> WHAT IS BEING ASKED
Each line below that carries the string "Panthera" must appear in the answer.

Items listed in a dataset
■ ■ ■ ■ ■
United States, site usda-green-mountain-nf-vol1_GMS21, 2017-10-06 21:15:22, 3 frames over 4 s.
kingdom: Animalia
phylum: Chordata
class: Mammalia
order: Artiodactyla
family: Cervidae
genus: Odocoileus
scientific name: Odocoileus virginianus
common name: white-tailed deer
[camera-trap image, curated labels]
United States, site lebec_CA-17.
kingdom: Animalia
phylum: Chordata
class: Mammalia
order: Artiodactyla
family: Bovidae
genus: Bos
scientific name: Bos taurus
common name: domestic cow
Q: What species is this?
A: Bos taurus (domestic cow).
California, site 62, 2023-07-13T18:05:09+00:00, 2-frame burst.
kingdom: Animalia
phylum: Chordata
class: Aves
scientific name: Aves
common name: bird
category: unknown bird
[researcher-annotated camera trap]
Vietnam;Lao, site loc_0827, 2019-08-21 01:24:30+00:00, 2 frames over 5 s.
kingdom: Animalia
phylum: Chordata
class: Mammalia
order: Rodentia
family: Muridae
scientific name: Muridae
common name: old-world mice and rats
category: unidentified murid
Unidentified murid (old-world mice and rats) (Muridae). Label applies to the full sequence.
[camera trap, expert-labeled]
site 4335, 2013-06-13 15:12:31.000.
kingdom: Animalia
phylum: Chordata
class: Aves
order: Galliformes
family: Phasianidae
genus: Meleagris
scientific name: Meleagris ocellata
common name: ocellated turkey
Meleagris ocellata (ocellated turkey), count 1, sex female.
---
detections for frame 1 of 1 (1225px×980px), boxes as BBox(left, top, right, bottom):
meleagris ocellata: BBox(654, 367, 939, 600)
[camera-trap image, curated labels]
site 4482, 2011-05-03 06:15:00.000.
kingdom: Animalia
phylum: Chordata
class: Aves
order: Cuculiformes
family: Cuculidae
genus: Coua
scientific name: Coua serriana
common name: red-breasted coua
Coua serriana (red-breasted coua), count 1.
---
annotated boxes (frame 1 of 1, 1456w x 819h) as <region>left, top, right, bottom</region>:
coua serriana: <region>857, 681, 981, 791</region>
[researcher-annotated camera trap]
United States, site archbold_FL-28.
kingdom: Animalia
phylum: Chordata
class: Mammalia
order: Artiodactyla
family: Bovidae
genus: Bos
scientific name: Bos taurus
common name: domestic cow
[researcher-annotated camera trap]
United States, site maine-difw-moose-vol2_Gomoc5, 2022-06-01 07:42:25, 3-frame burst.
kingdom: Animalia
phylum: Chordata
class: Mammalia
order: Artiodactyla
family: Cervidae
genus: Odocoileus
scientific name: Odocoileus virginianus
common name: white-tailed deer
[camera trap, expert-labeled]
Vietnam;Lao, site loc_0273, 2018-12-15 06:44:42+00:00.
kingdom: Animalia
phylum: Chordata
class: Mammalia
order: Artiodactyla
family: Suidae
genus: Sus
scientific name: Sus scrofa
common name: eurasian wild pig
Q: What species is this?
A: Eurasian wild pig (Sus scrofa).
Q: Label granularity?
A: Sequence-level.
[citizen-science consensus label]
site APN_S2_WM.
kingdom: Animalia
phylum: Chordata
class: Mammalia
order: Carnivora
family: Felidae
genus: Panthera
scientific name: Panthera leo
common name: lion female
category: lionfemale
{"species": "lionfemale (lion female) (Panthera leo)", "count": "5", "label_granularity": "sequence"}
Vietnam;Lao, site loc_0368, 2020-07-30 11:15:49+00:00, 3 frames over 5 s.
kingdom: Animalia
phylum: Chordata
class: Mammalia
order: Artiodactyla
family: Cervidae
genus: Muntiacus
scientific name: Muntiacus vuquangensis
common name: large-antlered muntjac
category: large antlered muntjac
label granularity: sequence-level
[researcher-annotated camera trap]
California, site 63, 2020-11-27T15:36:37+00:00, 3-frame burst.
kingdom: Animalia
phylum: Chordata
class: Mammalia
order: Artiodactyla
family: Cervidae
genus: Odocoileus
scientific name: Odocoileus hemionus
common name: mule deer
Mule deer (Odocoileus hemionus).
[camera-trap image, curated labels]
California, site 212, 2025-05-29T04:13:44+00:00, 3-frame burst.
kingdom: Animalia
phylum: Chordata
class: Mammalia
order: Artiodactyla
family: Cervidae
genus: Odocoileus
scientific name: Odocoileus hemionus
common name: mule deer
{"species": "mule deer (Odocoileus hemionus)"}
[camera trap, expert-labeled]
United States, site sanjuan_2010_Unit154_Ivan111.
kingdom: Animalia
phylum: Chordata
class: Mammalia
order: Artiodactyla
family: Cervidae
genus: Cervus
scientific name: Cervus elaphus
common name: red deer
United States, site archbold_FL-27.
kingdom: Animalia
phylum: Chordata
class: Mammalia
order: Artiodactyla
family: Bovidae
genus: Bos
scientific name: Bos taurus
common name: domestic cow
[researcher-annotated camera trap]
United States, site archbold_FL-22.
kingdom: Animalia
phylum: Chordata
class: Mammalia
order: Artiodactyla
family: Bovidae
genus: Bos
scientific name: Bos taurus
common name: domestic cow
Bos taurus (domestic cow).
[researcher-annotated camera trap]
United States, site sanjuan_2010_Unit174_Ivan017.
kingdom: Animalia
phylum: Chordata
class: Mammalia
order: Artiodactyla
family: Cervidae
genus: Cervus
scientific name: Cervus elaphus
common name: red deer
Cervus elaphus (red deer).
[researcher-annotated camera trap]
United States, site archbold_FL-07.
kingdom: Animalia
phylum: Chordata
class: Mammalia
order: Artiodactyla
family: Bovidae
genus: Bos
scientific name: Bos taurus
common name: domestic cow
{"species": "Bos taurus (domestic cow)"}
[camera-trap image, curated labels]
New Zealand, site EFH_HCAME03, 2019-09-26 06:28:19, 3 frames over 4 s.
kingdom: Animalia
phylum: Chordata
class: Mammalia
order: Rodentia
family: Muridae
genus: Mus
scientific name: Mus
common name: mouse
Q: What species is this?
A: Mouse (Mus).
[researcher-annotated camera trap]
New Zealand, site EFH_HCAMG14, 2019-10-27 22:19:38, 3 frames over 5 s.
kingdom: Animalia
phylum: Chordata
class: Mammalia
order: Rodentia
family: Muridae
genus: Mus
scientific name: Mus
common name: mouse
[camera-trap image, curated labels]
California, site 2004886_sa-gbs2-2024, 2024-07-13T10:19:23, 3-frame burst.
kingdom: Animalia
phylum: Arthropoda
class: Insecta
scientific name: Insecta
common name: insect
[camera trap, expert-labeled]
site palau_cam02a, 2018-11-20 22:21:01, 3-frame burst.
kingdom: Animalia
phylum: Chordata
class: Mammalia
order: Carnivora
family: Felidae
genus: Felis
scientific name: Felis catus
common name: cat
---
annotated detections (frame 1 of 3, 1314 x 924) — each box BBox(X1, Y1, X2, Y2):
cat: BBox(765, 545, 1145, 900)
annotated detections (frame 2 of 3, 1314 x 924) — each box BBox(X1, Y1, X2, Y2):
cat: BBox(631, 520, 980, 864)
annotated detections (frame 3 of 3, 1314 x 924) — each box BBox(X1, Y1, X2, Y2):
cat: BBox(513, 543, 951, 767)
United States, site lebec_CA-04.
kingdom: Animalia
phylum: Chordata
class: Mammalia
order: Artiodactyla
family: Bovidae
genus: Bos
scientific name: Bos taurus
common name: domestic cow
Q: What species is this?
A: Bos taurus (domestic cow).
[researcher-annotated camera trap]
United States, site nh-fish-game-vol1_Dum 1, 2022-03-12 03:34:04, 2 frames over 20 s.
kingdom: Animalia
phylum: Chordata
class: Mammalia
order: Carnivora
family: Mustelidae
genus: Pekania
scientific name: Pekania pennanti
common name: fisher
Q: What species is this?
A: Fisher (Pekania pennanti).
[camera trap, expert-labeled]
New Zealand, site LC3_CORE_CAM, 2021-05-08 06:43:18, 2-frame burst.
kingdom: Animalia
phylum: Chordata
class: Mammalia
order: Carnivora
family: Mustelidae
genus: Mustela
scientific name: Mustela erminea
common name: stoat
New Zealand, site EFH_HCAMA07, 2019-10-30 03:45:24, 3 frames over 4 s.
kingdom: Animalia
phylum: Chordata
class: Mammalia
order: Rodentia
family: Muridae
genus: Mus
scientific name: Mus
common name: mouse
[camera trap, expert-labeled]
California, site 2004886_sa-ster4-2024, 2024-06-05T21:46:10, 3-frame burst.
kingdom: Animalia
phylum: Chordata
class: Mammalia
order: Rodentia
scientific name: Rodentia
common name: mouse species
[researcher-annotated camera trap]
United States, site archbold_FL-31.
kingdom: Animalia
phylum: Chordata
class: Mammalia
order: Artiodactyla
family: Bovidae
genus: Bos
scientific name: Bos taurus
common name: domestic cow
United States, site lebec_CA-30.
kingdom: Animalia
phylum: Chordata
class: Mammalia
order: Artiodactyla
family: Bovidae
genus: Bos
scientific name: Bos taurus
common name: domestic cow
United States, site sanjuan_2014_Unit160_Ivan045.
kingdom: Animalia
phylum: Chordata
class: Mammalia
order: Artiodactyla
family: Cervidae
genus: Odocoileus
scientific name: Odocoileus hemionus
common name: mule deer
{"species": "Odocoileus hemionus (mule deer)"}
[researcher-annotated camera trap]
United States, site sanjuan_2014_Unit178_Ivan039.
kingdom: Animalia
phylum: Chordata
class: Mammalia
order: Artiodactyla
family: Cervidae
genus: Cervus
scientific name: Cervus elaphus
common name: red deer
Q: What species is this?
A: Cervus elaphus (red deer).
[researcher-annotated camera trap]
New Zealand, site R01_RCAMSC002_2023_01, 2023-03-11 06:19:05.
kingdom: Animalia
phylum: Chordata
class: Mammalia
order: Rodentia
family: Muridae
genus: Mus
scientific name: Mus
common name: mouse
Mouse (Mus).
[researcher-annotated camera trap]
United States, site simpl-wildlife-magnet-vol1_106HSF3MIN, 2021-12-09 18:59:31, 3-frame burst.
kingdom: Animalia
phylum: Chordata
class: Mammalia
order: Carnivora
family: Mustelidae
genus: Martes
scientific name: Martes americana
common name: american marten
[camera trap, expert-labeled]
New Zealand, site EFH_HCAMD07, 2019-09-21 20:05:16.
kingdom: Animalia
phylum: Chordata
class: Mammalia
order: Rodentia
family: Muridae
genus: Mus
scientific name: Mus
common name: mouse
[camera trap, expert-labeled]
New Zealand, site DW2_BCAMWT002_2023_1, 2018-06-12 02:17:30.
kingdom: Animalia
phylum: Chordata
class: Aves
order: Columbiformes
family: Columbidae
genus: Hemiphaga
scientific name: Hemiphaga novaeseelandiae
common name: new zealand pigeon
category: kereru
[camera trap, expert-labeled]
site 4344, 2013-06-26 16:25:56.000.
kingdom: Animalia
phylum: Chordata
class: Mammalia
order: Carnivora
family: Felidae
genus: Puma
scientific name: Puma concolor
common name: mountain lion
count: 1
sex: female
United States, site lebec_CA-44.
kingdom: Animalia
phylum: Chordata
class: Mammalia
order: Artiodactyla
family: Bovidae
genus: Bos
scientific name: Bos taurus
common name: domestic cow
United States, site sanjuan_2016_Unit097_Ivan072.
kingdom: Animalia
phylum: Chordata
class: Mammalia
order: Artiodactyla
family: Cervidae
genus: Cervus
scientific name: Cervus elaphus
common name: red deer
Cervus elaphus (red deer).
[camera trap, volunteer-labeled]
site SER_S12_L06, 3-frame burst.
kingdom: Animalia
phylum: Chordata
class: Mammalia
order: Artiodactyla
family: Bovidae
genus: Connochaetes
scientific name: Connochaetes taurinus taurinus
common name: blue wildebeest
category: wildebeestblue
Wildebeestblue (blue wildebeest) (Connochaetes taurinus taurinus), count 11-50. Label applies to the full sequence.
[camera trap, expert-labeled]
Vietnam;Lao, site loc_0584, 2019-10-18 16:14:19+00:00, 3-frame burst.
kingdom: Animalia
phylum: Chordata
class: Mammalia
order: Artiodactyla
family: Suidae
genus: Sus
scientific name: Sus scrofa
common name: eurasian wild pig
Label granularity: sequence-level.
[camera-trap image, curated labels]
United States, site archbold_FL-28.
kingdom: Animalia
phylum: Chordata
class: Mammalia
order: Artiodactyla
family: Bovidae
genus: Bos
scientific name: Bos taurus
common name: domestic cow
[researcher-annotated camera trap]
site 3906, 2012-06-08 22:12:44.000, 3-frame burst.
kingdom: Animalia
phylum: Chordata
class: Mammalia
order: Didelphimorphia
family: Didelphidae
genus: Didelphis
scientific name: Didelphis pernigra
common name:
■ ■ ■ ■ ■
> COMPLETED EXERCISE
genus: Panthera
scientific name: Panthera leo
{"species": "lionfemale (lion female) (Panthera leo)", "count": "5", "label_granularity": "sequence"}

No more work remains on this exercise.